Aspartame is synthesized from aspartic acid and phenylalanine. The body breaks down aspartame into these amino acids along with a small amount of methanol. Methanol is metabolized to formaldehyde and formic acid. Formaldehyde is classified by the World Health Organization as a probable human carcinogen and is the major source of controversy over aspartame's safety.
Searle petitioned FDA to commercialize aspartame as a food additive in 1973, but because of concerns about health risks, the agency demanded rigorous safety tests first, Stadler says. More than 100 clinical trials, including tests on infants, pregnant women, and other high-risk populations, culminated in FDA approval for aspartame in 1981.
"The historical background on aspartame is really astounding," Stadler says. "It establishes criteria that research on new food additives needs to live up to."
According to Walters, the body has mechanisms for filtering out small amounts of methanol. About 24 g of methanol is considered a lethal dose, but aspartame, which is 180 times sweeter than sugar, is used only in milligram amounts. What's more, Stadler notes, methanol already occurs in many foods at higher levels than those delivered by products containing aspartame.

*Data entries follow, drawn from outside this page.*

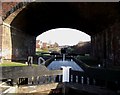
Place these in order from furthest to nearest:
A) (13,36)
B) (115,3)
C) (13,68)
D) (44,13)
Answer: (44,13) → (13,36) → (115,3) → (13,68)

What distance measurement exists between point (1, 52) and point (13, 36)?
3.64 m

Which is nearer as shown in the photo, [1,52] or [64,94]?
[64,94]

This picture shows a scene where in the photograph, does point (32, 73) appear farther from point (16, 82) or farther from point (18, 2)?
point (18, 2)

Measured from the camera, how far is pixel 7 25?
18.3 metres

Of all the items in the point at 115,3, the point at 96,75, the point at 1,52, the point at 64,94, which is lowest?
the point at 64,94

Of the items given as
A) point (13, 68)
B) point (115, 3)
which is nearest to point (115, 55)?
point (115, 3)

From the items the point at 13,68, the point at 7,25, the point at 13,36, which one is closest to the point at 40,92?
the point at 13,68

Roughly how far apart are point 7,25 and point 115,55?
8512 mm

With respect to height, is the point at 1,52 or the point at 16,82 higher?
the point at 1,52

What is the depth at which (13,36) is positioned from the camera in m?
20.6

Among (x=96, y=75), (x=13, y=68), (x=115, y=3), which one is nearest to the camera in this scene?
A: (x=13, y=68)

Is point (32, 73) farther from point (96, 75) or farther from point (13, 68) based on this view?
point (96, 75)

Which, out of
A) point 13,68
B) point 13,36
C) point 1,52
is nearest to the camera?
point 13,68

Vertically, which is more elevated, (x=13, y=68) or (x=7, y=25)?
(x=7, y=25)
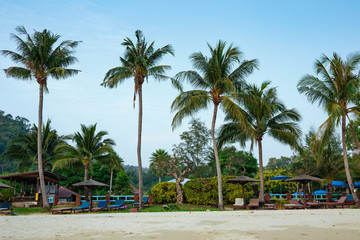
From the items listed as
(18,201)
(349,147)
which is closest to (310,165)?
(349,147)

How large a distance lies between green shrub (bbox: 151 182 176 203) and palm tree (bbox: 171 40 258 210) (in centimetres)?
549

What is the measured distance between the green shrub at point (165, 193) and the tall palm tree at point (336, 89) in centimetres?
1100

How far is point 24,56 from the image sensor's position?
2031cm

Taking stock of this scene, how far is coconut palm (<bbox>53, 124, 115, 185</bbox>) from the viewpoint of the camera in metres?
24.5

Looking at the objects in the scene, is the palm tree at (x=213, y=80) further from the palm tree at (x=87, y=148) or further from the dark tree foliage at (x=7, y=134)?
the dark tree foliage at (x=7, y=134)

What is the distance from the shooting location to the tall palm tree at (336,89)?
18.8m

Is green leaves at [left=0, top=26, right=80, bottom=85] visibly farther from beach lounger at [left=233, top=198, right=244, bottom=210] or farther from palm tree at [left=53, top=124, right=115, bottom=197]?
beach lounger at [left=233, top=198, right=244, bottom=210]

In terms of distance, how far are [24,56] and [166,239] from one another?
18.2 m

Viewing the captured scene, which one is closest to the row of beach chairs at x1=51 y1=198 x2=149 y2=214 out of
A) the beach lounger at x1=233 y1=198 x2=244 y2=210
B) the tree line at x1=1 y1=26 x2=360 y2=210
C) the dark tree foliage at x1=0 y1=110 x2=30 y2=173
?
the tree line at x1=1 y1=26 x2=360 y2=210

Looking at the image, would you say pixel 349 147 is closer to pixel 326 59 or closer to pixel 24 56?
pixel 326 59

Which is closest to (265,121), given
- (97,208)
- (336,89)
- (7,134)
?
(336,89)

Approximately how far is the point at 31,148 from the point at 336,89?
77.2ft

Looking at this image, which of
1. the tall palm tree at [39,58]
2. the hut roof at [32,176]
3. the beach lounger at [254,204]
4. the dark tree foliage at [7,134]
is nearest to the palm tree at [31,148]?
the hut roof at [32,176]

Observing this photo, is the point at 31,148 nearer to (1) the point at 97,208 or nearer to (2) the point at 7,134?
(1) the point at 97,208
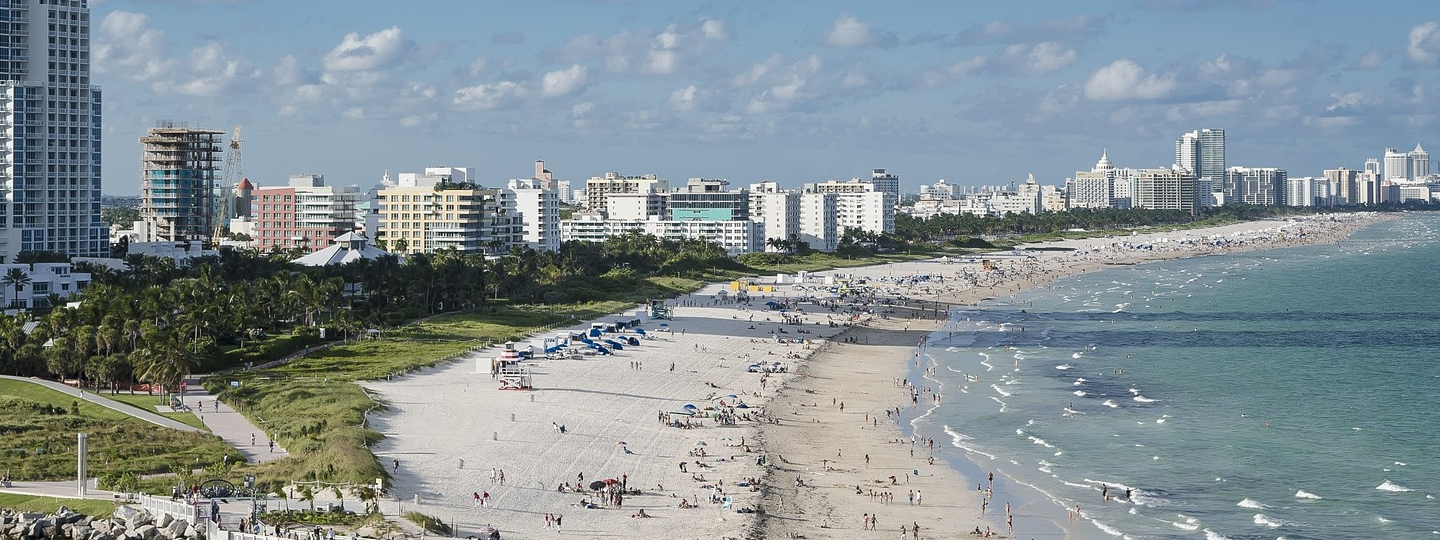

However, Walters says, people with the rare genetic disorder phenylketonuria (PKU) lack an enzyme for properly metabolizing phenylalanine, so they need to regulate their aspartame intake. In the U.S., all products containing aspartame must, by law, carry a warning for PKU patients.
Neotame, a new FDA-approved sweetener derived from aspartame, has a structure that prevents the peptide bond between phenylalanine and aspartic acid from breaking, making it safer for PKU patients. The other two major sweeteners on global markets are acesulfame potassium, an oxathiazinone dioxide, and sucralose, a derivative of sucrose in which three hydroxyl groups have been replaced with chlorine.